Rettung – Adventure Sports https://blogs.dw.com/adventuresports Mountaineering, climbing, expeditions, adventures Wed, 20 Feb 2019 13:29:24 +0000 en-GB hourly 1 A drone for rescue and more summit successes in the Karakoram https://blogs.dw.com/adventuresports/a-drone-for-rescue-and-more-summit-successes-in-the-karakoram/ Tue, 17 Jul 2018 13:19:00 +0000 http://blogs.dw.com/adventuresports/?p=34343

Broad Peak

For me, drones come right after leaf blowers. I find the noise generated by the increasingly popular flying machines extremely annoying. Drones sound like mutated giant bumblebees. Torture for my ears. But even I have to admit: On the eight-thousander Broad Peak in the Karakoram in Pakistan, a drone and the guy who flew it did a great job. Eight days ago, on 9 July, the 64-year-old Briton Rick Allen set off alone for a summit attempt. His teammates stayed in Camp 3 at 7,000 meters. When Rick didn’t return, they sounded the alarm because they feared Allen might have been injured or even died. Sandy Allan, who had already descended to base camp due to strong winds in the summit area, contacted the Polish Bargiel brothers in the nearby K2 Base Camp. Andrzej Bargiel is planning to ski the second highest mountain in the world from the summit to base camp for the first time this summer. His brother Bartek is filming the project – also using a drone.

## Exercise goal
Please state the date on which, according to the Broad Peak passage, Rick Allen set off alone for a summit attempt.

## Data shown
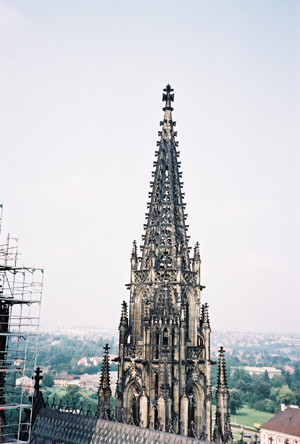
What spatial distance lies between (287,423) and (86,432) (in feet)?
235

==

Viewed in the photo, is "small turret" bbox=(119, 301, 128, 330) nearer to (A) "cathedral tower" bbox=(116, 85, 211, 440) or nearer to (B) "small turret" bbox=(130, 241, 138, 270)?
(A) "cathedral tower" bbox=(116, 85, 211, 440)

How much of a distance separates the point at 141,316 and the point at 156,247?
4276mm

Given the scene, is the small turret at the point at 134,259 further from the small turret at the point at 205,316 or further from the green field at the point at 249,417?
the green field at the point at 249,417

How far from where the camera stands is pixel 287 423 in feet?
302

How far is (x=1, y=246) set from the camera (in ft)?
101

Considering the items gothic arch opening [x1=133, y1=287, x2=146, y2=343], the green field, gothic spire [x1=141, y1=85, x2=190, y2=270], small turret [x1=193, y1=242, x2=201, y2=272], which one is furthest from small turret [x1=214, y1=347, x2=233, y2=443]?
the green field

* * *

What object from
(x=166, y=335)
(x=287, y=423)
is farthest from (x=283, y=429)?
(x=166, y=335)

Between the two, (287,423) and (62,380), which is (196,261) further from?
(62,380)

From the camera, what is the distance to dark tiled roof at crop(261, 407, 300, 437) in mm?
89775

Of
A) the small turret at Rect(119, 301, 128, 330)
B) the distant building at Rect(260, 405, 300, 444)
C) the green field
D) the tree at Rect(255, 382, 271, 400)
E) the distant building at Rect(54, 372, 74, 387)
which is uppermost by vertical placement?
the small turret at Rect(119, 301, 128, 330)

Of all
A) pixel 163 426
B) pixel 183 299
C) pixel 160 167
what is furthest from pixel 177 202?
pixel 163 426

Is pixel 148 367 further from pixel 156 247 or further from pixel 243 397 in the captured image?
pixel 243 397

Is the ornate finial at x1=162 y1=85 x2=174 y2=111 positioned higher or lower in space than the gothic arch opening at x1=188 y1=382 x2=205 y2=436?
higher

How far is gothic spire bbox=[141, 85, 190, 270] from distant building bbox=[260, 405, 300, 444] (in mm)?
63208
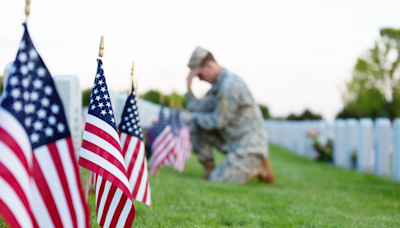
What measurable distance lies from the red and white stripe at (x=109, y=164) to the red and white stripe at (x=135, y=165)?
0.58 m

## Solution to this exercise
9 July